What you need to do -
Omitting every picture, copy the lines from the one that contains "프로맘옷수선 | 건조기" through the last line of the records below, exactly and with nothing added.

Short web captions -
------------------------------

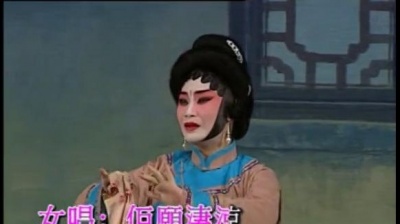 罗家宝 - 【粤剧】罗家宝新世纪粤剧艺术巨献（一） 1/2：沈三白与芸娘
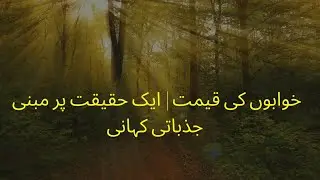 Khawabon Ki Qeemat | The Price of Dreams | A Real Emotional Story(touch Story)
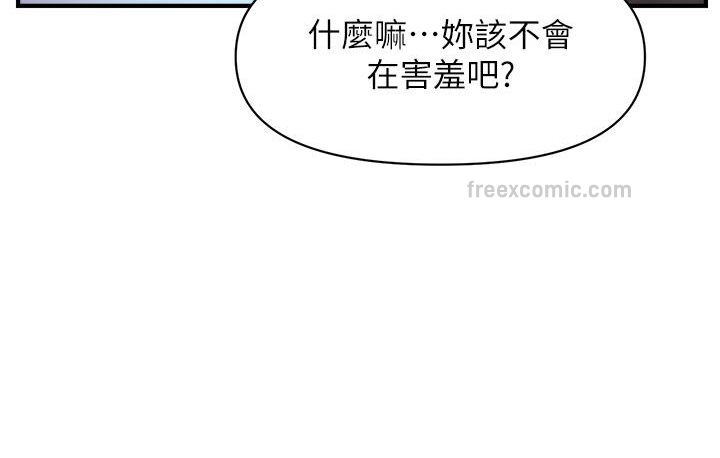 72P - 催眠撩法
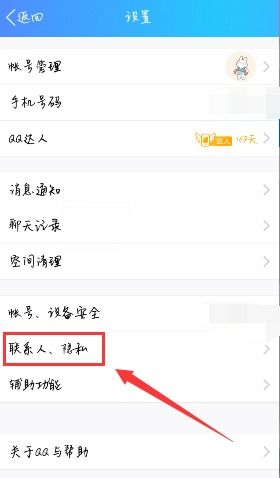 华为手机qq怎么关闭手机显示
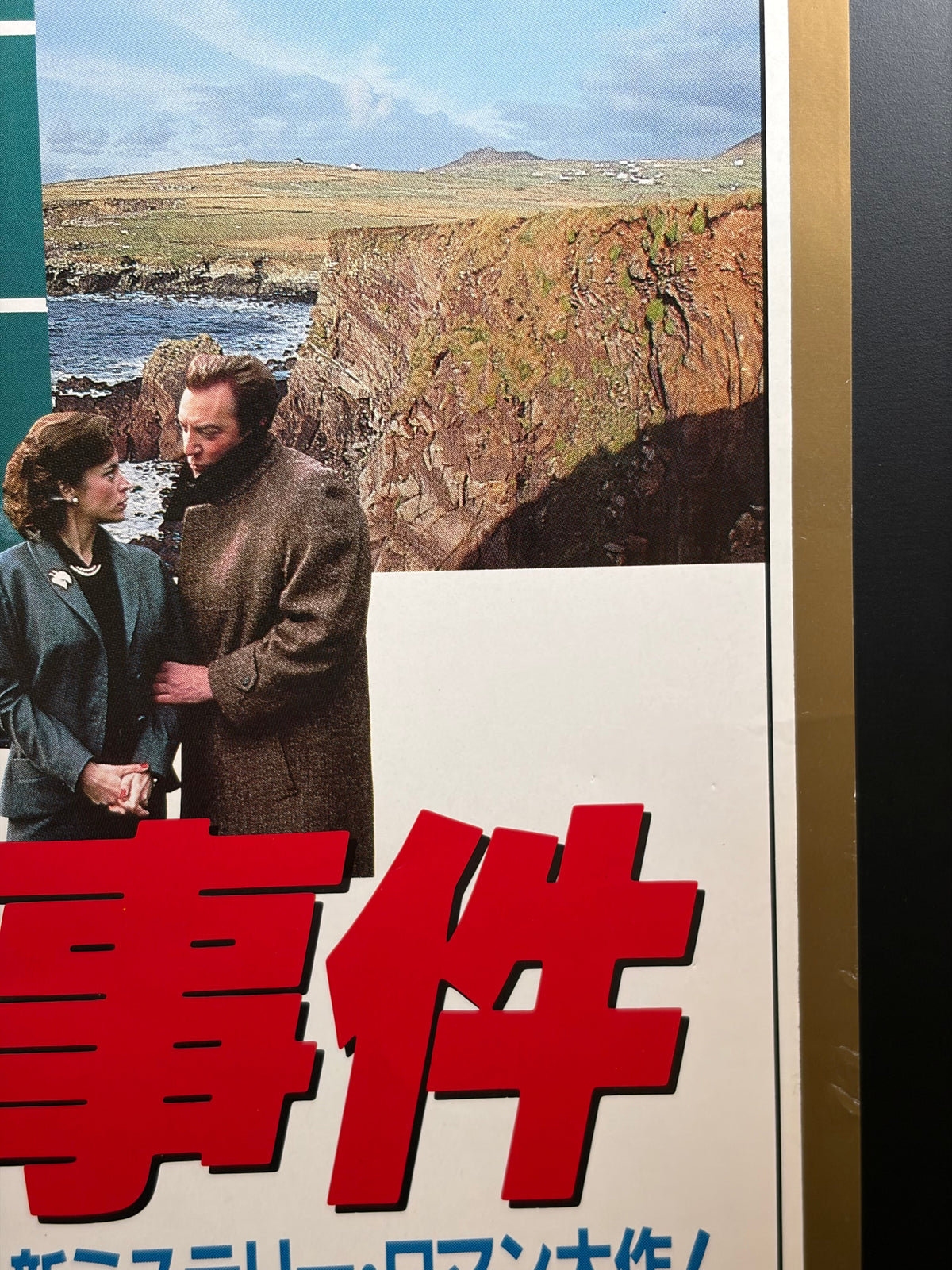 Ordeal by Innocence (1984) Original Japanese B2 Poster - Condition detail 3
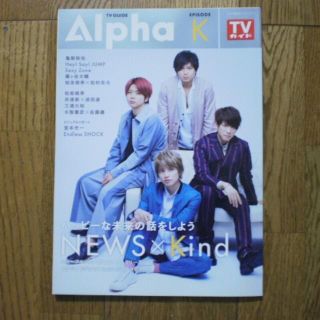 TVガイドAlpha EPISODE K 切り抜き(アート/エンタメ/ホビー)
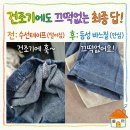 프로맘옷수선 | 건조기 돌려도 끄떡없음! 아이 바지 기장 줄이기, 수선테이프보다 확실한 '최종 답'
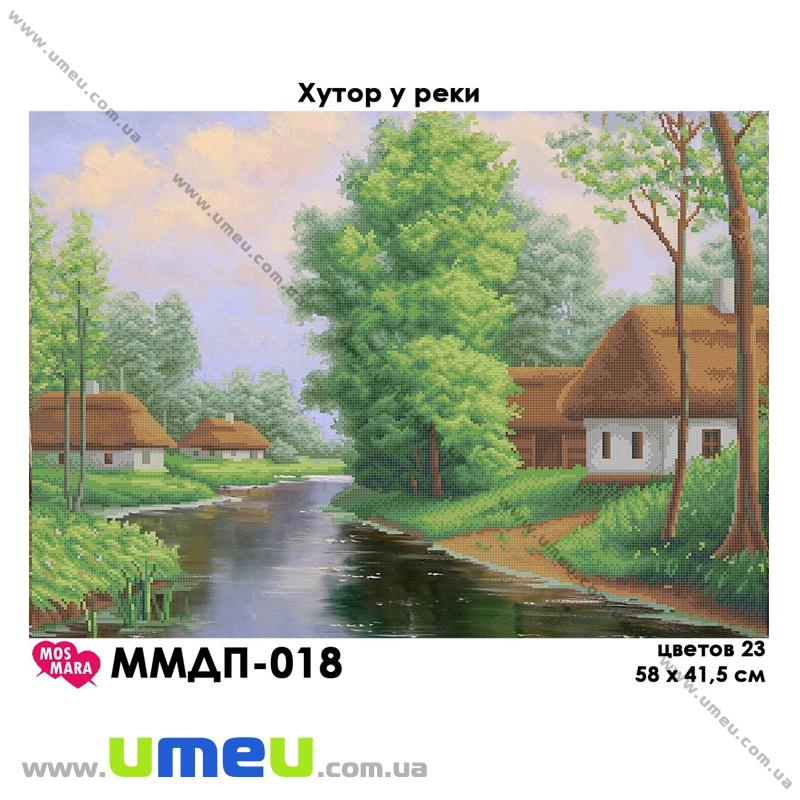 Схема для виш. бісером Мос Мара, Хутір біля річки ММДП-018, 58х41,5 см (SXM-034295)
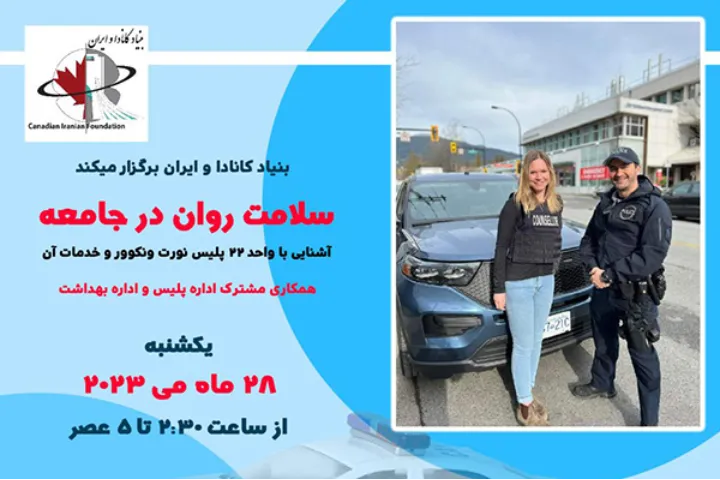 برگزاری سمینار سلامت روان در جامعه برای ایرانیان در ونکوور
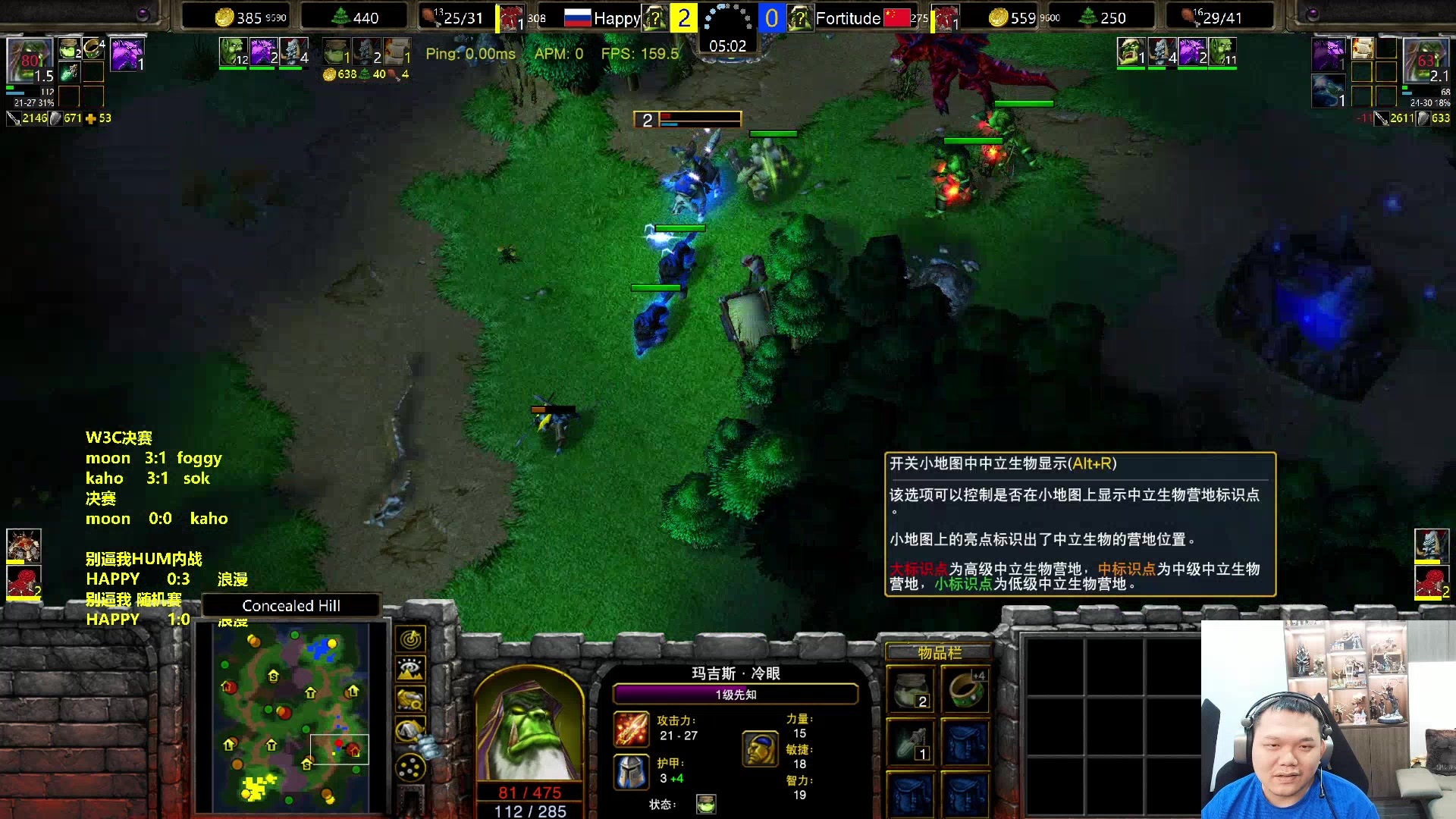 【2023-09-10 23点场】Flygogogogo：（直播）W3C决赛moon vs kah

------------------------------

Result -
 프로맘옷수선 | 건조기 돌려도 끄떡없음! 아이 바지 기장 줄이기, 수선테이프보다 확실한 '최종 답'
 Схема для виш. бісером Мос Мара, Хутір біля річки ММДП-018, 58х41,5 см (SXM-034295)
 برگزاری سمینار سلامت روان در جامعه برای ایرانیان در ونکوور
 【2023-09-10 23点场】Flygogogogo：（直播）W3C决赛moon vs kah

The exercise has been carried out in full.